The UK is an obvious example, with the Retail Distribution Review (RDR) meeting all of the IoM’s requirements.
But it has also raised some questions, such as:
“Do the carve outs not undermine the integrity of the code?”
International Adviser put this question to the Isle of Man Financial Services Authority.
“The exemptions set out under paragraph 25 of the code relate to certain, specific requirements, principally around the requirement to produce Key or Summary Information Documents,” a spokesperson said.
“All other requirements within the code must be observed. The established concept of equivalence is reflected in our approach to taking account of comparable requirements in other jurisdictions through the use of specific exemptions was first proposed in our consultation exercise in 2015 and has underpinned our development work in this area.
“The code introduces new requirements in a number of areas with the overriding aim of requiring insurers to embed the fair treatment of policyholders within their business culture and to implement policies and procedures which reflect fair treatment as a key strategic objective.”
“Carve-outs were expected, but is eight not a lot?”
The spokesperson said: “The Authority has been clear in communicating its proposals in this specific matter; as noted our first proposals in this area were consulted upon in 2015. Our subsequent consultation in 2017 set out our more detailed proposals, including the jurisdictions in which the Authority intended to provide exemptions.
“At that point in time there were eight exemptions proposed within the draft code. The final code includes one additional jurisdictional exemption and a modification to the exemption for business written in the United Arab Emirates.”
And finally: “How does it not make it look as if industry has prevailed in pushing back against the regulator?”
“The Authority has been consistent in its stance that the code should be developed to take account of the requirements and developments in other jurisdictions,” the spokesperson added.
“The decision to provide for an exemption is based on the Authority’s review of comparable conduct requirements in other jurisdictions.

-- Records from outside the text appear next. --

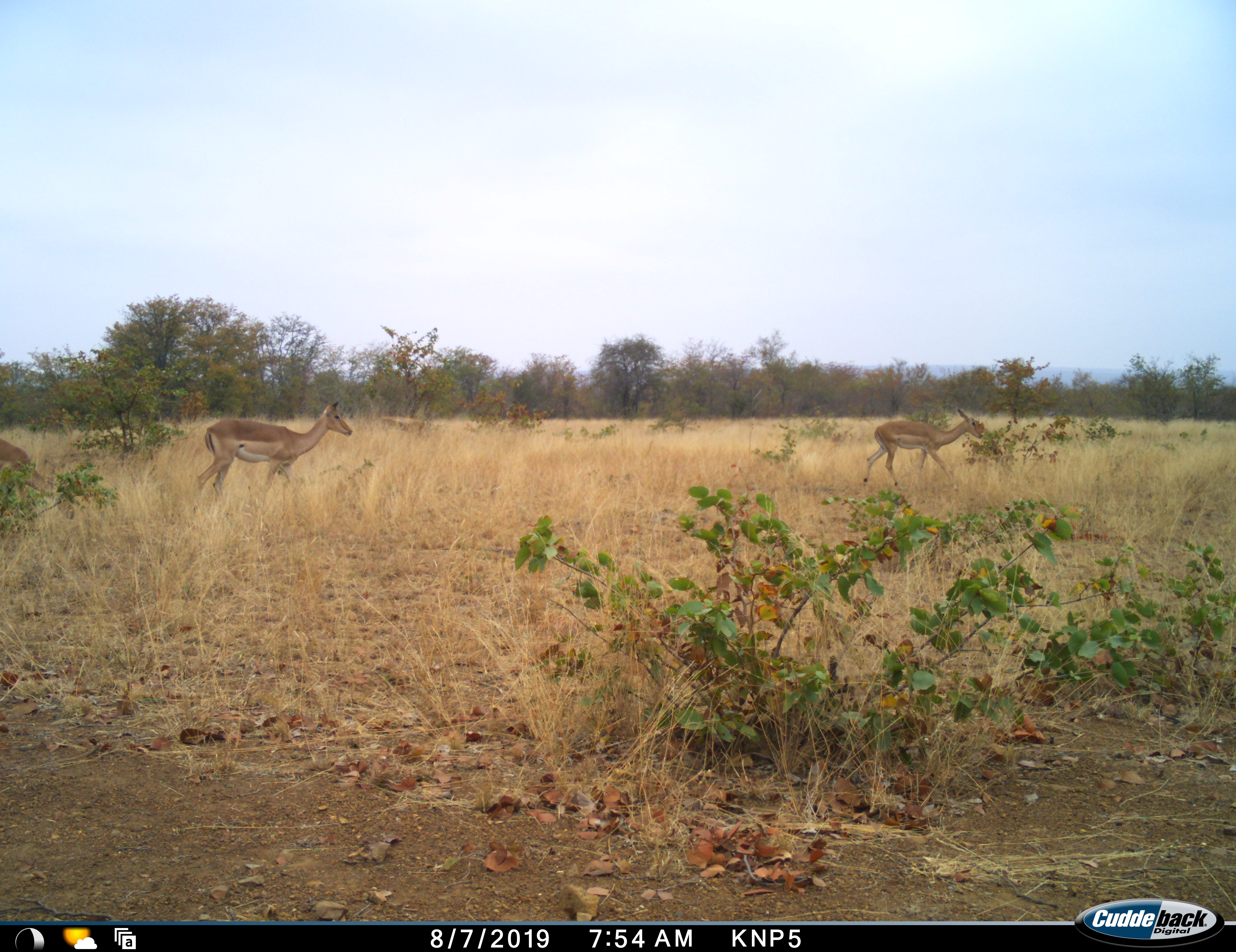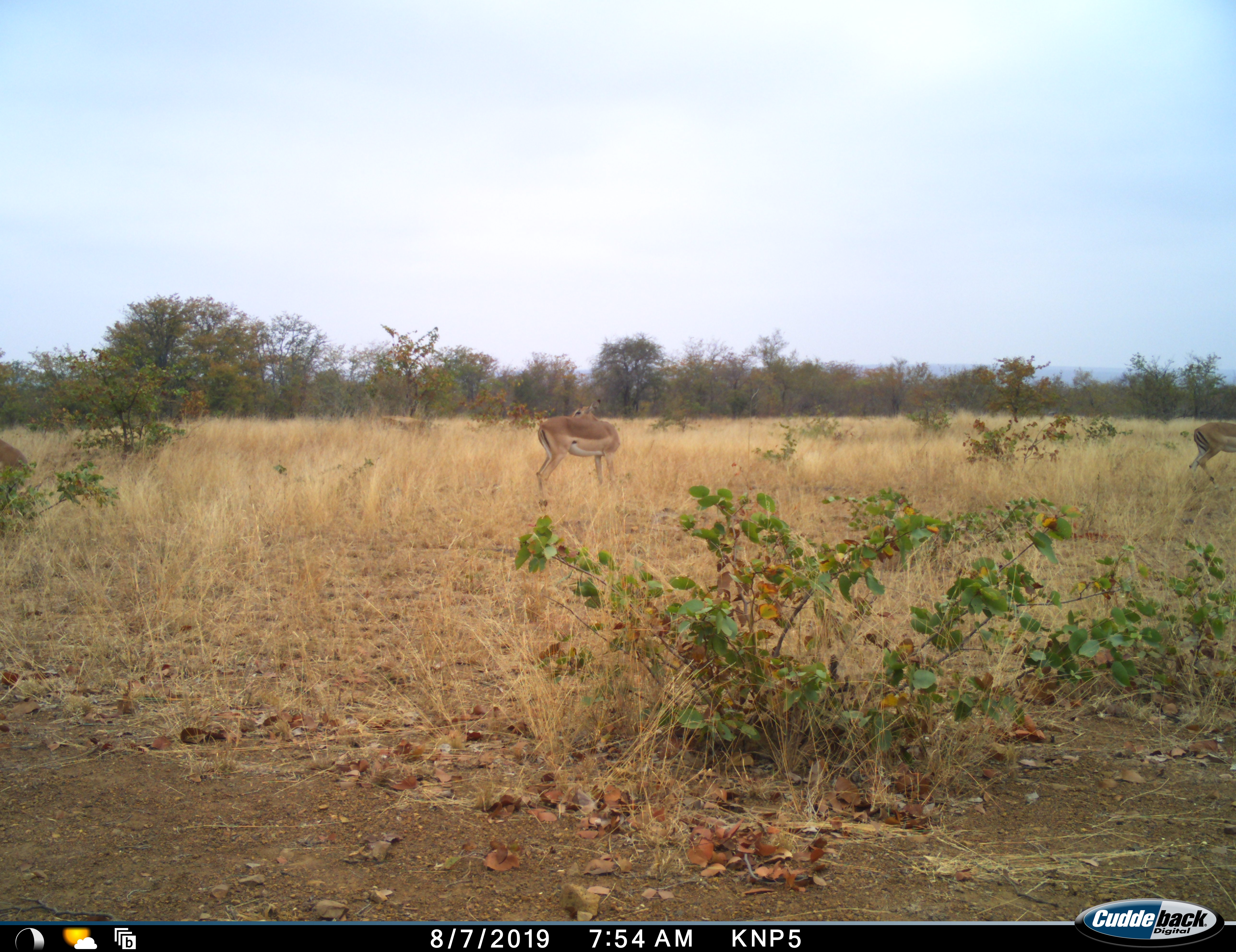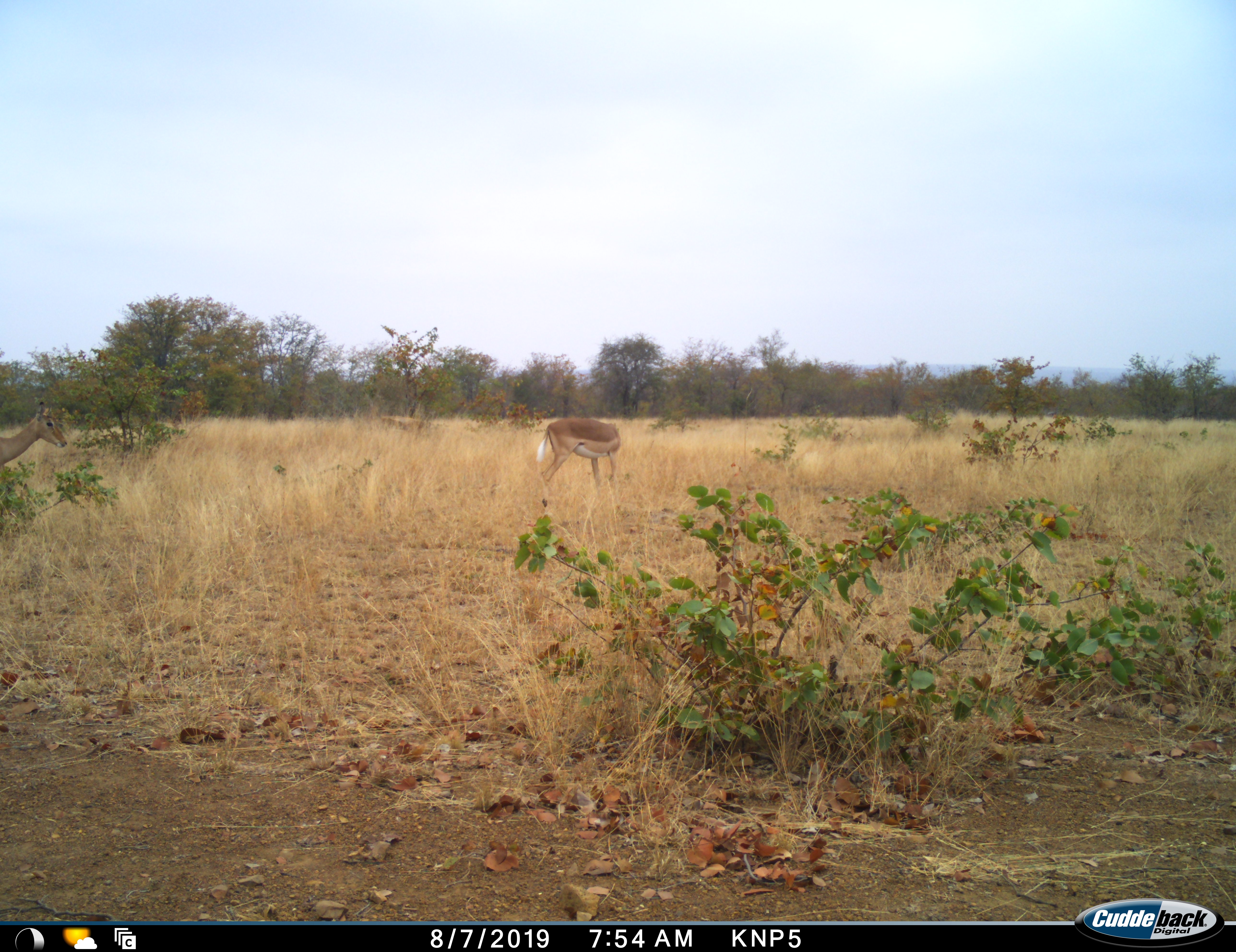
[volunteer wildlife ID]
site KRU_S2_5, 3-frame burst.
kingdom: Animalia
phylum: Chordata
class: Mammalia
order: Artiodactyla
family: Bovidae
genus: Aepyceros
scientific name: Aepyceros melampus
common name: impala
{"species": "impala (Aepyceros melampus)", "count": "3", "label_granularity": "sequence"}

While industry feedback has played an important part in developing the requirements in the code, liaison with other key stakeholders, including the regulators in the jurisdictions in which Isle of Man insurers operate, has been key to the consultation and development process.

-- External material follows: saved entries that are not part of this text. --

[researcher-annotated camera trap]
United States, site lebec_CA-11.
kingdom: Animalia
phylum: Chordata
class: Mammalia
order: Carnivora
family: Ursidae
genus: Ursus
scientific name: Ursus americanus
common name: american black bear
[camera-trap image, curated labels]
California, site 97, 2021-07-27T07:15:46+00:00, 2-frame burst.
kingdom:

“Ultimately, the decision to grant exemptions from certain, specific requirements of the code sits with the Authority.”
Industry reactions
The regulator’s response chimed with comments from the chief executive of Utmost Wealth Solutions, Mike Foy.
He told IA: “While there are indeed quite a number of exemptions, these are mainly in respect of territories where comparable or stronger conduct of business requirements are already imposed by the regulator in the jurisdiction in which the policy is being sold.
“For example, the UK already has a full disclosure regime, including the requirement for a key information document; which we and other Isle of Man companies transacting business in the UK have to produce. Hong Kong similarly is subject to disclosure requirements out with those of the IoM code.”
His comments were echoed by Sean Christian, managing director and executive director for Canada Life’s International Business.
He told IA that the company is “delighted to see the IoM Conduct of Business Code being published after a number of years of the industry and regulator working collaboratively together in developing a set of new regulation that truly ensures the customers’ interests are at the heart of IoM licence holders’ businesses”.
He added that companies used to distributing products in the UK, life Canada Life, “there is little in the code that is actually new”.
“It very much replicates the UK Treating Customers Fairly regime and, in parts, mirrors some of the outcomes brought about under the UK RDR in 2013 and more recently through the Priips legislation.”
He views the code as “setting down a clear marker of the intent that the Isle of Man is playing a significant and vital role in driving international standards around customer protection and product transparency”.
Impact on advisers
For James Pearcy-Caldwell, chief executive of UK advice firm Aisa, the key issue is that “the emphasis on meeting disclosure and reporting requirements falls even more heavily on the adviser firms operating in the eight jurisdictions”.
“They will be the ones breaking the law if they do not disclose.”
He added that his firm “asks providers to assist us in meeting disclosure requirements. If a provider is not prepared to issue Kid documents or to disclose; we, along with most IFAs, would not use them”.